そして、次に目を付けたのは、毛利元就だ。彼は巧妙な戦略家として知られており、長年にわたって安定した支配を築いてきた。だが、その安定の裏には彼の過去の重荷があり、その心は少しずつ乱れつつあった。俺はその心の隙間を見逃さなかった。毛利元就の弱点を突き、彼が持つ権力を俺の支配下に置くための策略を練り始めた。


まず、毛利元就に接触し、彼の部下の中から信頼できる者を送り込んだ。情報を集めるための糸口を作り、毛利家内での不満を煽り立てる。しばらくして、毛利家の中での権力闘争が激化し、元就の周りには不安定な空気が漂い始めた。そのタイミングを見計らって、俺は再び毛利元就に接触し、彼の心にさらなる隙間を作った。
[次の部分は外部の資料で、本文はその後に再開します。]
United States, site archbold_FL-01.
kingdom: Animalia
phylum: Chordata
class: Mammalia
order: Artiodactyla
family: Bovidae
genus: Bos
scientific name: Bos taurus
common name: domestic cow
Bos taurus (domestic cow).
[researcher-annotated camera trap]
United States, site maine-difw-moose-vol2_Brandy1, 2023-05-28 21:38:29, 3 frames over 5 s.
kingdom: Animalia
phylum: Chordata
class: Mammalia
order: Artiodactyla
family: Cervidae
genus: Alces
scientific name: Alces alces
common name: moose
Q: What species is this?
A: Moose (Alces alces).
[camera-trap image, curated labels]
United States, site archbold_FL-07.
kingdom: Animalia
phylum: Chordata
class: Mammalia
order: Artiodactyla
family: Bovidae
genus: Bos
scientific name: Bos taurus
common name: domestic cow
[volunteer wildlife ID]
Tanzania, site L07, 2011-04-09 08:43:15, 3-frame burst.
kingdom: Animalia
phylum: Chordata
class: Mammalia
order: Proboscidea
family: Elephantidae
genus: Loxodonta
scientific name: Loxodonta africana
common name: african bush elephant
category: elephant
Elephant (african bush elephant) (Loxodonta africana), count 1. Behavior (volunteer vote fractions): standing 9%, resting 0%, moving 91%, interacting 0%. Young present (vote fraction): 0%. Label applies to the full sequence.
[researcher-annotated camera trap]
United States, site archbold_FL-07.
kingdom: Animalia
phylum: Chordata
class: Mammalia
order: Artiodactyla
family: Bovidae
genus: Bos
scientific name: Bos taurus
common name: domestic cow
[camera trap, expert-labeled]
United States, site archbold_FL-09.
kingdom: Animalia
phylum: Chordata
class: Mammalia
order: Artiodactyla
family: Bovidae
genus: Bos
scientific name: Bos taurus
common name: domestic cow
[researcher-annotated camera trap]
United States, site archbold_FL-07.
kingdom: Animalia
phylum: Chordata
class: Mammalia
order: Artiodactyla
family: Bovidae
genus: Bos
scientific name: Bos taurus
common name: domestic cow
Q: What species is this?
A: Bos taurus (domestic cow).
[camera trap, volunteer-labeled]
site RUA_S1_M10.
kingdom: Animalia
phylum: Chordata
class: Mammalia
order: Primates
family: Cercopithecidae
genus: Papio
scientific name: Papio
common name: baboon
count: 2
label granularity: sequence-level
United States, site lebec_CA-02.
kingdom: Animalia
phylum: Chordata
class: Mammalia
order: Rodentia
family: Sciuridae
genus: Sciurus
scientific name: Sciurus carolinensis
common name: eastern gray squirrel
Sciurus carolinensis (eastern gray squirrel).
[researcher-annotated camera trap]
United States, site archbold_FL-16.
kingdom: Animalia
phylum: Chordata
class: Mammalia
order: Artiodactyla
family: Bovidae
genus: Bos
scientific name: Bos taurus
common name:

「元就殿、貴殿の実力は素晴らしい。しかし、今のままで全てを支配するには限界がある。もし、私と手を組むことができれば、天下はお前のものだ。」俺は静かな声で言った。


元就は一瞬、驚いた顔をしたが、すぐにその顔を隠し、深い思慮の末に答えた。「お前の力を知っている。だが、今更手を組むことには疑念がある。」


「疑念も、信頼も、全ては人の心の動きに過ぎません。ならば、今、貴殿の心を動かせばよい。」俺は言いながら、無意識にその精神的支配力を使った。


その瞬間、毛利元就の瞳に一瞬の迷いが生まれ、やがて深い納得の表情を浮かべた。


「お前の言う通りだ。ならば、共に天下を取ろう。」元就は、まるで俺の意志をそのまま受け入れたかのように答えた。


こうして、毛利元就も俺の手に落ち、残る大名たちへの支配を強化することができた。だが、この時点で、俺はまだ一つの大きな試練を抱えていた。それは、最終的な天下統一のために、信長という存在をどう扱うかという問題だった。


信長を完全に支配下に置くことで、天下を統一できることはわかっていた。だが、信長自身がその力を行使して天下を取ることを望んでいる限り、俺の支配には限界がある。